Abstract:
Coptis chinensis (Huanglian) is one of the most significant Chinese medicinal herbs. Its clinical efficacy is closely associated with the geographical origin, leading to the chemical composition, pharmacological activity, and market value. However, the conventional analytical techniques cannot accurately verify the authenticity and origin of the Huanglian, such as high-performance liquid chromatography (HPLC) and mass spectrometry, due to the high labor and instrument costs, and the complex sample preparation and operation. It is often required for the rapid and on-site quality assessment. In this study, a cost-effective approach was proposed to discriminate the geographical origins of
Coptis chinensis using an electronic nose (e-nose) system. Volatile organic compound (VOC) profiles were also captured as the fingerprint signatures of regional growing conditions. A feature optimization was developed for the gas sensor arrays in order to enhance the discrimination and efficiency of the e-nose. A hybrid weighting index was then integrated with the mutual information (MI) and Hilbert-Schmidt independence criterion (HSIC), termed the MI-HSIC. The complementary strengths of MI were utilized to capture the nonlinear dependencies. The HSIC was used to measure the statistical independence in the reproducing kernel Hilbert spaces. Thereby, the hybrid index was realized on a more comprehensive evaluation of the feature relevance and redundancy. An improved Bayesian optimization was employed for the adaptability of the feature selection. A Bayesian neural network (BNN) was used to replace the conventional Gaussian model, which served as the surrogate model. The BNN-based optimizer dynamically adjusted the relative weights of the MI and HSIC during iterative optimization. The critical gas-sensing features were adaptively and intelligently screened to consider some uncertainty in the model predictions after probabilistic inference.
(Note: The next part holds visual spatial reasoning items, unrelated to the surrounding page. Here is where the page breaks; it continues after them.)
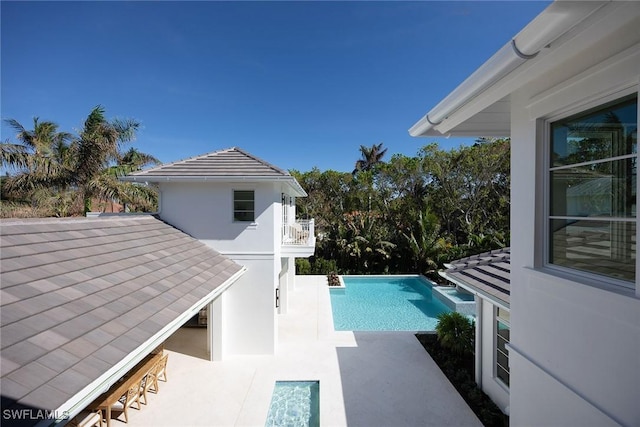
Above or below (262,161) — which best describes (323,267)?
below

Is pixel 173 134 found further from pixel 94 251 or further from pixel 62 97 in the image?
pixel 94 251

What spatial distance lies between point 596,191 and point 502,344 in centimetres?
658

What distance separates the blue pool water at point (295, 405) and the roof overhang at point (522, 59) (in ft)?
26.3

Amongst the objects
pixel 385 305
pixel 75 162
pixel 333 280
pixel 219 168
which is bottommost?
pixel 385 305

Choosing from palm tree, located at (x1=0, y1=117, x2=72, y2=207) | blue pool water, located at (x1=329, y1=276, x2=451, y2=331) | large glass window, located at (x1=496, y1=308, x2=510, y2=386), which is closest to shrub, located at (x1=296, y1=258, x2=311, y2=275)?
blue pool water, located at (x1=329, y1=276, x2=451, y2=331)

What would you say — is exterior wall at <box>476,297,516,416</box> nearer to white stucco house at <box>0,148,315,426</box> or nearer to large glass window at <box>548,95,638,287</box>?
large glass window at <box>548,95,638,287</box>

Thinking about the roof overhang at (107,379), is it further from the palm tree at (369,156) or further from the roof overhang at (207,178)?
the palm tree at (369,156)

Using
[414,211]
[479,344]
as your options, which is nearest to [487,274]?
[479,344]

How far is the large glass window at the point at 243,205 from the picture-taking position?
10734 mm

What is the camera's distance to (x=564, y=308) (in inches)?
113

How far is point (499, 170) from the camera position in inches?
953

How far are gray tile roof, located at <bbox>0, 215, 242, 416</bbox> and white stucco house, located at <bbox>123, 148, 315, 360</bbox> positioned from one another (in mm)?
2032

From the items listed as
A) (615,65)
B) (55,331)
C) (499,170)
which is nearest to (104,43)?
(55,331)

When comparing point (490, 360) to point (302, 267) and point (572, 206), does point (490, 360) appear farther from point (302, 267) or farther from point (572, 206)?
point (302, 267)
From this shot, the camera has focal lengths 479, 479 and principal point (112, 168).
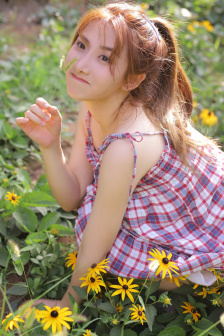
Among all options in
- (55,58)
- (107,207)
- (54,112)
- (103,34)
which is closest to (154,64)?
(103,34)

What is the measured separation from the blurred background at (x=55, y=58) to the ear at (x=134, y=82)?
12.5 inches

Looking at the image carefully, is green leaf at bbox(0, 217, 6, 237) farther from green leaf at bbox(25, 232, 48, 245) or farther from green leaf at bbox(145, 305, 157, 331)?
green leaf at bbox(145, 305, 157, 331)

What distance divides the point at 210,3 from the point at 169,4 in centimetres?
45

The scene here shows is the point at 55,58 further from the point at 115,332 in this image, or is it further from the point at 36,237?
the point at 115,332

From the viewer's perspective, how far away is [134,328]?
140cm

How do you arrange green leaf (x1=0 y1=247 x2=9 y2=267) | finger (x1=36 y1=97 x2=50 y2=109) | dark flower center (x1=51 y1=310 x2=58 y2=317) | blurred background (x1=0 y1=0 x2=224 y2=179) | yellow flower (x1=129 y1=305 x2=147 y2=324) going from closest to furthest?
dark flower center (x1=51 y1=310 x2=58 y2=317), yellow flower (x1=129 y1=305 x2=147 y2=324), finger (x1=36 y1=97 x2=50 y2=109), green leaf (x1=0 y1=247 x2=9 y2=267), blurred background (x1=0 y1=0 x2=224 y2=179)

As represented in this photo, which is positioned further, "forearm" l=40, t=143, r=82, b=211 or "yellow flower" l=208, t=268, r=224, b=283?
"forearm" l=40, t=143, r=82, b=211

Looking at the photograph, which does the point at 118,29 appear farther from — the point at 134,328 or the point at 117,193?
the point at 134,328

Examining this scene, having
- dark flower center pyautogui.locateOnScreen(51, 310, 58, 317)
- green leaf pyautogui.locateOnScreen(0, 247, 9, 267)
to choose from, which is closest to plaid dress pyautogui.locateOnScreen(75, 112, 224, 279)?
green leaf pyautogui.locateOnScreen(0, 247, 9, 267)

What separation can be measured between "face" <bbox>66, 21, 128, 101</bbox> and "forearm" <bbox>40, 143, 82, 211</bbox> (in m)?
0.24

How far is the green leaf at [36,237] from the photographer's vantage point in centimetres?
148

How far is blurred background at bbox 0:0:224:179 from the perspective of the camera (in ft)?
7.16

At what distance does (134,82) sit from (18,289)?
2.27ft

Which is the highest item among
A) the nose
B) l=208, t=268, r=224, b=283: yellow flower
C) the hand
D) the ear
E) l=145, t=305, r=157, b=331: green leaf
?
→ the nose
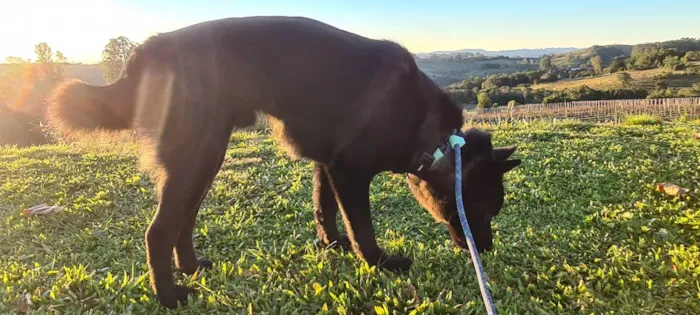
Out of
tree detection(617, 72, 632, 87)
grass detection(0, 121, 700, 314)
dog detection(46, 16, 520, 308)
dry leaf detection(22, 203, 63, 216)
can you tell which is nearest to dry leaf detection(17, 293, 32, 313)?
grass detection(0, 121, 700, 314)

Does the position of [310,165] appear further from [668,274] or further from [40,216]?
[668,274]

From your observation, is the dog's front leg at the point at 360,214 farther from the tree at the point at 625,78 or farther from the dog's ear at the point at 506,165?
the tree at the point at 625,78

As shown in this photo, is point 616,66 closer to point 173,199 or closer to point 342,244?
point 342,244

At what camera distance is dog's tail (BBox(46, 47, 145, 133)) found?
2.62 m

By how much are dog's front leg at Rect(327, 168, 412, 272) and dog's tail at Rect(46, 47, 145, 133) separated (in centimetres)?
129

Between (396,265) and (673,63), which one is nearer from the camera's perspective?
(396,265)

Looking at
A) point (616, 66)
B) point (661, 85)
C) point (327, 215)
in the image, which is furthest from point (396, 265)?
point (616, 66)

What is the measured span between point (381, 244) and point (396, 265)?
1.29 feet

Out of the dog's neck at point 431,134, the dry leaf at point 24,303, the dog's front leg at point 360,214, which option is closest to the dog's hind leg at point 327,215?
the dog's front leg at point 360,214

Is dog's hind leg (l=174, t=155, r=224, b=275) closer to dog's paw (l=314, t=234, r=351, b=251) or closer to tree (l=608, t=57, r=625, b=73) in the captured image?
dog's paw (l=314, t=234, r=351, b=251)

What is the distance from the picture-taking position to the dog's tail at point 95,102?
8.60ft

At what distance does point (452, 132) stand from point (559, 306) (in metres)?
1.28

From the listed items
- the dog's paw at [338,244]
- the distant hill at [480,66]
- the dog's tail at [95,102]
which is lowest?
the dog's paw at [338,244]

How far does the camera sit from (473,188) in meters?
3.04
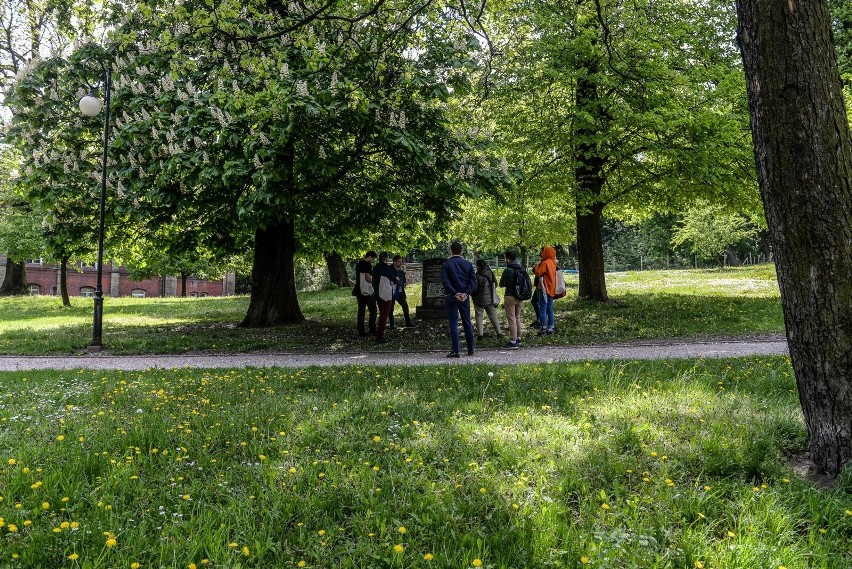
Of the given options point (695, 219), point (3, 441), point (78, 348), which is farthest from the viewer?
point (695, 219)

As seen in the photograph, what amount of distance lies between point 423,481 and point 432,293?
560 inches

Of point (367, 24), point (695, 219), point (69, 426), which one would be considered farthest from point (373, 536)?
point (695, 219)

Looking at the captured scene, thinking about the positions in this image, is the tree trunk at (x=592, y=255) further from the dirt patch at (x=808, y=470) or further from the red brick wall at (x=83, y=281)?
the red brick wall at (x=83, y=281)

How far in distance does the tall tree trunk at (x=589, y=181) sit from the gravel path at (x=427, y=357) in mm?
5936

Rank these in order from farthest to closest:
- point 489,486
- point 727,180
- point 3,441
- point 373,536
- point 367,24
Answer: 1. point 727,180
2. point 367,24
3. point 3,441
4. point 489,486
5. point 373,536

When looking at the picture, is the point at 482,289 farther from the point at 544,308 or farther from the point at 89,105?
the point at 89,105

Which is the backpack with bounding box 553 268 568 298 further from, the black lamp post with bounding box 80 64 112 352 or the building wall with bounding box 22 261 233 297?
the building wall with bounding box 22 261 233 297

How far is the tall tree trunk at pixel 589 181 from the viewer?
50.3ft

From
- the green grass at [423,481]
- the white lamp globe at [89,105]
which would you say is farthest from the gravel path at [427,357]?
the white lamp globe at [89,105]

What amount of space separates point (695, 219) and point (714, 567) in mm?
41723

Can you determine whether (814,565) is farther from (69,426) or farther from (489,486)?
(69,426)

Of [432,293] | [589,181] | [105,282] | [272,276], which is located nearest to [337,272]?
[432,293]

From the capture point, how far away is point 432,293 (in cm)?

Subsequently, three classifiers of machine learning, support vector machine (SVM), K-nearest neighbors (KNN), and random forest (RF), were applied to perform the geographical traceability analysis. Both sliced and powdered
Coptis chinensis samples were collected from six major authentic regions in China. Experimental results demonstrate that the MI-HSIC hybrid weighting method significantly enhanced the classification accuracy and drastically reduced the feature dimensionality. Specifically, the SVM, KNN, and RF classifiers achieved the test accuracy of 96.25%, 93.33%, and 94.58%, respectively, using only 6, 13, and 20 optimal features. The accuracy was also improved by 2.91%~4.58% using all 70 original sensor features, compared with the baseline models. While the number of features was simultaneously reduced by 71.43%~91.43%, indicating the high computational efficiency and model interpretability. Furthermore, the MI-HSIC approach shared the superior performance after feature optimization, compared with either MI or HSIC. The higher classification accuracy was achieved with fewer features. In addition, the BNN-based Bayesian optimization exhibited high computational efficiency. The single-iteration time was reduced by 19.75%~36.01%, compared with the traditional Gaussian process-based Bayesian optimization, indicating the high hyperparameter tuning and scalability. The robustness of the model was further validated on the independent test dataset, indicating the generalization under different physical forms of
Coptis chinensis. The MI-HSIC hybrid weighting index with the BNN-enhanced Bayesian optimization reduced the effective dimensionality for the high performance in e-nose systems. Overall, a robust, accurate, and cost-effective solution can be expected for the geographical authentication of genuine
Coptis chinensis. A promising alternative can also be offered for the conventional analytical techniques. This work can greatly contribute to the intelligent sensing technologies in the quality control of Chinese medicines, particularly for the rapid, non-destructive, and on-site herb authentication in practical applications.